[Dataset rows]
— START —
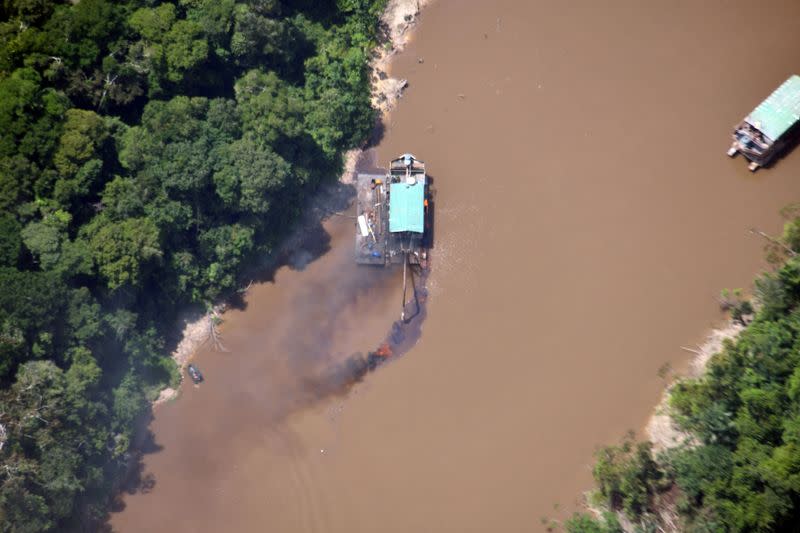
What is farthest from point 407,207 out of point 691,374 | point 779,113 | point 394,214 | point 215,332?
point 779,113

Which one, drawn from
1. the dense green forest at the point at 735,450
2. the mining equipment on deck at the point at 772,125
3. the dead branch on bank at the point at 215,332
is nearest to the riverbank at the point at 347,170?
the dead branch on bank at the point at 215,332

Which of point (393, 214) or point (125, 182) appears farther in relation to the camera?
point (393, 214)

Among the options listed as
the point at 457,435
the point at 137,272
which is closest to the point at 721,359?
the point at 457,435

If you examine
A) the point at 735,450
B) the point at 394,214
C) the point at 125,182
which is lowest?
the point at 735,450

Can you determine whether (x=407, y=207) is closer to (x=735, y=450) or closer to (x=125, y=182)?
(x=125, y=182)

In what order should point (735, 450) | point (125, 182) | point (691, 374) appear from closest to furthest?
point (735, 450) < point (125, 182) < point (691, 374)

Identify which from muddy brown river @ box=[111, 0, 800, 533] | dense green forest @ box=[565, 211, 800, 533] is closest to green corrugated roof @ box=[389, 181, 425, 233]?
muddy brown river @ box=[111, 0, 800, 533]

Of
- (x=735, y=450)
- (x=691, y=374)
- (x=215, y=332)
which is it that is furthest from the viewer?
(x=215, y=332)

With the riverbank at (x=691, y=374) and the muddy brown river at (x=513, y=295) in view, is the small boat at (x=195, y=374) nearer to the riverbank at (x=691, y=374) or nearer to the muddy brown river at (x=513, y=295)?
the muddy brown river at (x=513, y=295)
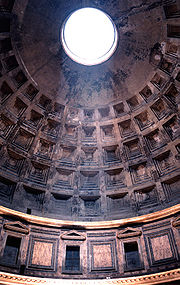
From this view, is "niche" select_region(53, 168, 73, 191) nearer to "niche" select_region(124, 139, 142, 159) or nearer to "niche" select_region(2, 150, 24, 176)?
"niche" select_region(2, 150, 24, 176)

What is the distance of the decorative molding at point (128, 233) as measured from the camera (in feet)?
48.2

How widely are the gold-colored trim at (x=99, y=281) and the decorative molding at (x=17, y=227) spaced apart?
7.54 feet

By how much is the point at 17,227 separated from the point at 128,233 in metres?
5.74

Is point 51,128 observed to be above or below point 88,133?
below

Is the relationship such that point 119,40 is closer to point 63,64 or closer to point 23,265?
point 63,64

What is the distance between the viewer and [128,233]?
14.8 metres

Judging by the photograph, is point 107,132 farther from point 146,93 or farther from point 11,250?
point 11,250

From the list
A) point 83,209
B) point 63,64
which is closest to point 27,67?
point 63,64

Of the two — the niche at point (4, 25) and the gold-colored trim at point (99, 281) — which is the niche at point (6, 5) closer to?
the niche at point (4, 25)

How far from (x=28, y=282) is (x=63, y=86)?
11150mm

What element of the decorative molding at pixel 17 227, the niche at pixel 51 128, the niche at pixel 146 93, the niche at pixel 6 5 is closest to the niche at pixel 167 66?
the niche at pixel 146 93

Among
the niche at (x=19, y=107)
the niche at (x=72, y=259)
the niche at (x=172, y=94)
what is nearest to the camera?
the niche at (x=72, y=259)

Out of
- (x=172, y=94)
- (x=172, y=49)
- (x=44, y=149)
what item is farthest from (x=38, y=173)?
(x=172, y=49)

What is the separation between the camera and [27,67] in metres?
16.5
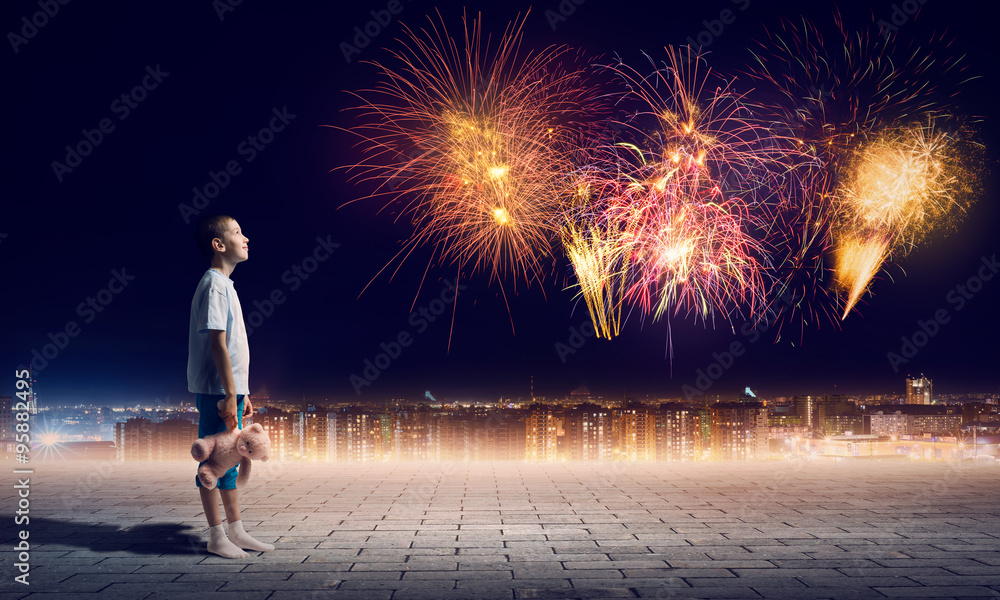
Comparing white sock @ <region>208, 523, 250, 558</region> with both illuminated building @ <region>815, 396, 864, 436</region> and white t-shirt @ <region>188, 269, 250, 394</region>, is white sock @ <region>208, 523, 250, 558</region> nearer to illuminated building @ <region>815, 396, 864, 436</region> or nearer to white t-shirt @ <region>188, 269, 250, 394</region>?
white t-shirt @ <region>188, 269, 250, 394</region>

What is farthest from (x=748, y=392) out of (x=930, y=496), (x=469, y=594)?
(x=469, y=594)

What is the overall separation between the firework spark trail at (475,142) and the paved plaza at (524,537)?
366cm

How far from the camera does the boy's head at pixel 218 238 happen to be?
3.88 metres

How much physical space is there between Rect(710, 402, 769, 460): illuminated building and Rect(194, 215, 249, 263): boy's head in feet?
23.6

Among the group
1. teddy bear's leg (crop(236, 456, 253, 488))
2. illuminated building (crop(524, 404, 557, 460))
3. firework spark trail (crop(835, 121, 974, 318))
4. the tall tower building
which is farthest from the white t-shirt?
the tall tower building

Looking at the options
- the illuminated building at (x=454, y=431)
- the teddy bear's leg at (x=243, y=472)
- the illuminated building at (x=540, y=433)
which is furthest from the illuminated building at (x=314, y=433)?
the teddy bear's leg at (x=243, y=472)

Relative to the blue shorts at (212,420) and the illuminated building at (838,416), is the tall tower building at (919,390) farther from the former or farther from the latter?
the blue shorts at (212,420)

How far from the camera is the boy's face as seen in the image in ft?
12.8

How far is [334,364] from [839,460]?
1239cm

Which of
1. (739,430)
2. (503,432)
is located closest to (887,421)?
(739,430)

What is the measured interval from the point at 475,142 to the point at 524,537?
6.00 meters

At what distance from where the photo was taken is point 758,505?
4.92 meters

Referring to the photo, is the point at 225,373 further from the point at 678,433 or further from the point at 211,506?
→ the point at 678,433

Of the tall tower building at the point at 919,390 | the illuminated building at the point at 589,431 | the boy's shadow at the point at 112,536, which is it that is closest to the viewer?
the boy's shadow at the point at 112,536
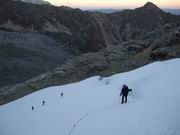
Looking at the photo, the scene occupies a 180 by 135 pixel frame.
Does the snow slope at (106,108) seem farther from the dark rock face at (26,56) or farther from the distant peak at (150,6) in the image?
the distant peak at (150,6)

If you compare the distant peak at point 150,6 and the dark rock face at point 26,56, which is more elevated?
the distant peak at point 150,6

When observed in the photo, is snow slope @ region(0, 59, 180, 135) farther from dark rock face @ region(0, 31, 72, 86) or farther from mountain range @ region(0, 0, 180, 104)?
dark rock face @ region(0, 31, 72, 86)

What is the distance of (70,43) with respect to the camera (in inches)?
3034

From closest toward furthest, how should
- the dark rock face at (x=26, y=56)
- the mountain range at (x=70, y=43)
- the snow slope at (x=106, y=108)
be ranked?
the snow slope at (x=106, y=108)
the mountain range at (x=70, y=43)
the dark rock face at (x=26, y=56)

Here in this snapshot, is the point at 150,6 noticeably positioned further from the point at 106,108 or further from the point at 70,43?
the point at 106,108

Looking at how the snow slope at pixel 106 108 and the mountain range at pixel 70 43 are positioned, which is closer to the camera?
the snow slope at pixel 106 108

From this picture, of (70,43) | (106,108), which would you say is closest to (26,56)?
(70,43)

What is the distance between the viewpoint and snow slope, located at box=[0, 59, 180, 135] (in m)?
11.9

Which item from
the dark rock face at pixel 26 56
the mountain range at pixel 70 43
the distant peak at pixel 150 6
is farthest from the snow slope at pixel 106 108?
the distant peak at pixel 150 6

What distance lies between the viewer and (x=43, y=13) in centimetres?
8600

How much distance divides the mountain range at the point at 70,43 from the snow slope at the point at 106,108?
479cm

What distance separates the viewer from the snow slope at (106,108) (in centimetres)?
1195

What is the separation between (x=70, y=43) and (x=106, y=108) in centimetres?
6194

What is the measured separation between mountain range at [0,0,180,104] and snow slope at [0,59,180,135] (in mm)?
4790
— END —
WORK REQUIRED:
Lay out every line of the records as a numbered list, leaving out blank lines. Omit the pictures.

RESPONSE TO THIS TASK:
1. What is farthest from point 407,207 out of point 691,374 | point 779,113 | point 394,214 | point 215,332?
2. point 779,113
3. Which one, drawn from
4. 1. the dense green forest at the point at 735,450
5. 2. the mining equipment on deck at the point at 772,125
6. 3. the dead branch on bank at the point at 215,332
7. is nearest to the riverbank at the point at 347,170?
8. the dead branch on bank at the point at 215,332
9. Which of point (393, 214) or point (125, 182) appears farther in relation to the camera?
10. point (393, 214)
11. Among the options listed as
12. the point at 457,435
13. the point at 137,272
14. which is closest to the point at 721,359?
15. the point at 457,435
16. If you examine
17. A) the point at 735,450
18. B) the point at 394,214
19. C) the point at 125,182
20. which is lowest?
21. the point at 735,450
22. Can you determine whether (x=407, y=207) is closer to (x=735, y=450) or closer to (x=125, y=182)?
23. (x=125, y=182)
24. In what order should point (735, 450) | point (125, 182) | point (691, 374) appear from closest to furthest?
25. point (735, 450) < point (125, 182) < point (691, 374)
26. Identify which from muddy brown river @ box=[111, 0, 800, 533] | dense green forest @ box=[565, 211, 800, 533] is closest to green corrugated roof @ box=[389, 181, 425, 233]?
27. muddy brown river @ box=[111, 0, 800, 533]
28. Of
29. - (x=735, y=450)
30. - (x=691, y=374)
31. - (x=215, y=332)
32. which is it that is furthest from the viewer?
33. (x=215, y=332)
34. With the riverbank at (x=691, y=374) and the muddy brown river at (x=513, y=295) in view, is the small boat at (x=195, y=374) nearer to the riverbank at (x=691, y=374) or nearer to the muddy brown river at (x=513, y=295)?
35. the muddy brown river at (x=513, y=295)
36. From this view, is "niche" select_region(53, 168, 73, 191) nearer to "niche" select_region(124, 139, 142, 159) or nearer to "niche" select_region(2, 150, 24, 176)?
37. "niche" select_region(2, 150, 24, 176)
38. What is the distance of the decorative molding at point (128, 233) as measured from the camera (in feet)?
39. 48.2
40. How widely are the gold-colored trim at (x=99, y=281) and the decorative molding at (x=17, y=227) spaced apart?
41. 7.54 feet
42. By how much is the point at 17,227 separated from the point at 128,233 in metres?
43. 5.74
44. Is point 51,128 observed to be above or below point 88,133?
45. below
46. Is the relationship such that point 119,40 is closer to point 63,64 or closer to point 23,265?
47. point 63,64
48. What is the distance between the viewer and [128,233]?
49. 14.8 metres
50. Judging by the photograph, is point 107,132 farther from point 146,93 or farther from point 11,250?
51. point 11,250
52. From the list
53. A) point 83,209
54. B) point 63,64
55. which is closest to point 27,67?
56. point 63,64
57. Of the two — the niche at point (4, 25) and the gold-colored trim at point (99, 281) — which is the niche at point (6, 5) closer to?
58. the niche at point (4, 25)
59. How far from (x=28, y=282) is (x=63, y=86)?
60. 11150mm
61. What element of the decorative molding at pixel 17 227, the niche at pixel 51 128, the niche at pixel 146 93, the niche at pixel 6 5 is closest to the niche at pixel 167 66?
62. the niche at pixel 146 93
63. Among
64. the niche at (x=19, y=107)
65. the niche at (x=72, y=259)
66. the niche at (x=172, y=94)
67. what is nearest to the camera?
68. the niche at (x=72, y=259)
69. Out of
70. - (x=172, y=94)
71. - (x=172, y=49)
72. - (x=44, y=149)
73. what item is farthest from (x=38, y=173)?
74. (x=172, y=49)
75. What is the separation between the camera and [27,67] in metres?
76. 16.5
77. Comparing white sock @ <region>208, 523, 250, 558</region> with both illuminated building @ <region>815, 396, 864, 436</region> and white t-shirt @ <region>188, 269, 250, 394</region>, is white sock @ <region>208, 523, 250, 558</region> nearer to illuminated building @ <region>815, 396, 864, 436</region> or nearer to white t-shirt @ <region>188, 269, 250, 394</region>?
78. white t-shirt @ <region>188, 269, 250, 394</region>
79. What is farthest from (x=748, y=392) out of (x=930, y=496), (x=469, y=594)?
80. (x=469, y=594)
81. What is the overall separation between the firework spark trail at (475,142) and the paved plaza at (524,537)?
82. 366cm
83. How far from the camera does the boy's head at pixel 218 238 happen to be?
84. 3.88 metres
85. How much physical space is there between Rect(710, 402, 769, 460): illuminated building and Rect(194, 215, 249, 263): boy's head in feet?
86. 23.6
87. Among the group
88. 1. teddy bear's leg (crop(236, 456, 253, 488))
89. 2. illuminated building (crop(524, 404, 557, 460))
90. 3. firework spark trail (crop(835, 121, 974, 318))
91. 4. the tall tower building
92. which is farthest from the white t-shirt?
93. the tall tower building
94. Looking at the options
95. - the illuminated building at (x=454, y=431)
96. - the teddy bear's leg at (x=243, y=472)
97. - the illuminated building at (x=540, y=433)
98. which is furthest from the illuminated building at (x=314, y=433)?
99. the teddy bear's leg at (x=243, y=472)
100. Relative to the blue shorts at (212,420) and the illuminated building at (838,416), is the tall tower building at (919,390) farther from the former or farther from the latter?
101. the blue shorts at (212,420)
102. How far from the camera is the boy's face as seen in the image in ft?
103. 12.8
104. How far is [334,364] from [839,460]?
105. 1239cm
106. Which of
107. 1. (739,430)
108. 2. (503,432)
109. is located closest to (887,421)?
110. (739,430)
111. What is the measured interval from the point at 475,142 to the point at 524,537?
112. 6.00 meters
113. At what distance from where the photo was taken is point 758,505?
114. 4.92 meters
115. Referring to the photo, is the point at 225,373 further from the point at 678,433 or further from the point at 211,506?
116. → the point at 678,433
117. Of the tall tower building at the point at 919,390 | the illuminated building at the point at 589,431 | the boy's shadow at the point at 112,536, which is it that is closest to the viewer?
118. the boy's shadow at the point at 112,536
119. Looking at the photo, the scene occupies a 180 by 135 pixel frame.
120. Does the snow slope at (106,108) seem farther from the dark rock face at (26,56) or farther from the distant peak at (150,6) in the image?
121. the distant peak at (150,6)
122. If you compare the distant peak at point 150,6 and the dark rock face at point 26,56, which is more elevated?
123. the distant peak at point 150,6
124. When observed in the photo, is snow slope @ region(0, 59, 180, 135) farther from dark rock face @ region(0, 31, 72, 86) or farther from mountain range @ region(0, 0, 180, 104)?
125. dark rock face @ region(0, 31, 72, 86)
126. What is the distance of (70,43) with respect to the camera (in inches)?
127. 3034
128. From closest toward furthest, how should
129. - the dark rock face at (x=26, y=56)
130. - the mountain range at (x=70, y=43)
131. - the snow slope at (x=106, y=108)
132. be ranked?
133. the snow slope at (x=106, y=108)
134. the mountain range at (x=70, y=43)
135. the dark rock face at (x=26, y=56)
136. Here in this snapshot, is the point at 150,6 noticeably positioned further from the point at 106,108 or further from the point at 70,43?
137. the point at 106,108
138. Looking at how the snow slope at pixel 106 108 and the mountain range at pixel 70 43 are positioned, which is closer to the camera?
139. the snow slope at pixel 106 108
140. From this picture, of (70,43) | (106,108), which would you say is closest to (26,56)?
141. (70,43)
142. What is the distance between the viewpoint and snow slope, located at box=[0, 59, 180, 135] (in m)?
143. 11.9
144. Which item from
145. the dark rock face at pixel 26 56
146. the mountain range at pixel 70 43
147. the distant peak at pixel 150 6
148. is farthest from the snow slope at pixel 106 108?
149. the distant peak at pixel 150 6
150. What distance lies between the viewer and (x=43, y=13) in centimetres?
151. 8600
152. How much distance divides the mountain range at the point at 70,43 from the snow slope at the point at 106,108?
153. 479cm
154. What distance separates the viewer from the snow slope at (106,108) (in centimetres)?
155. 1195
156. What is the separation between (x=70, y=43) and (x=106, y=108) in centimetres?
157. 6194
158. What is the measured separation between mountain range at [0,0,180,104] and snow slope at [0,59,180,135] (in mm)?
159. 4790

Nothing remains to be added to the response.